ExxonMobil’s senior vice president warned investors this week that global oil stocks could hit critically low levels in just “two to three weeks,” and that dated Brent cargo prices could spike to $150–$160 a barrel if that floor is breached. At the same time, the heads of the IEA, IMF, World Bank Group and WTO issued a stark joint warning that inventories are being drawn down “at a record pace.” Translation: supplies are tight, the official playbook release won’t cover a long squeeze, and American drivers could soon feel it at the pump.
Exxon’s red flag and the global agencies’ alarm
Neil Chapman, Senior Vice President at ExxonMobil, told investors that we are approaching “really, really low levels” of crude in the physical market, and that once that bottom is hit, “you’ll see price shoot up.” The warning came alongside a joint statement from the IEA, IMF, World Bank Group and WTO saying inventories are being depleted faster than anyone expected.
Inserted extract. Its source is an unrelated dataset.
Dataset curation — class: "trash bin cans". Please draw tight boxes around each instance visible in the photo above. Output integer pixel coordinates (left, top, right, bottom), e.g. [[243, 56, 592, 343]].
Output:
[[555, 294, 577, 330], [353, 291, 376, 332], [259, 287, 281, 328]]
The IEA even coordinated a record 400‑million‑barrel release from emergency reserves — the biggest in its history — but officials caution that the deliveries cover only a sliver of global demand if shipping through the Strait of Hormuz remains constrained.
Why physical cargo prices can leap while futures look tame
Spot market pain versus paper market calm
Markets trade two things: futures contracts and real, dated cargoes. Futures can sit comfortably below $100 a barrel while a single physical cargo that needs delivery today jumps much higher when inventories run tight. That divergence is why Exxon executives warn about dated Brent spiking to $150–$160 — because when ships and ports are restricted, it’s the actual barrels that matter for refiners, truckers and consumers. Futures traders can shrug. The rest of us pay the bill.
What this means for gas prices and supplies at home
Higher crude quickly filters down to higher pump prices and steeper diesel bills for farmers, truckers and small businesses. Average gasoline prices are already hovering in the mid‑$4 range, and a sustained crude spike would push those numbers noticeably higher in short order. Agencies also flagged risks to fertilizer and food costs, because energy drives shipping and fertilizer feedstocks. In plain terms: if crude tightens, groceries and deliveries get more expensive, and households feel the squeeze.
Policy fixes: common sense over theatrics
Releasing emergency barrels was a sensible emergency move, but it is not a long‑term plan. The real answer is to stop pretending shortages are a surprise. We need faster permitting for energy projects, smarter use of domestic resources, and policies that secure shipping lanes instead of relying on one massive, symbolic reserve release. President Donald Trump says he’s weighing a memorandum tied to reopening the Strait of Hormuz — diplomacy and deterrence matter — but producers and consumers want policies that reduce choke‑point risk over time. Lawmakers can either act now to build real energy resilience or explain to voters why higher prices are the new normal.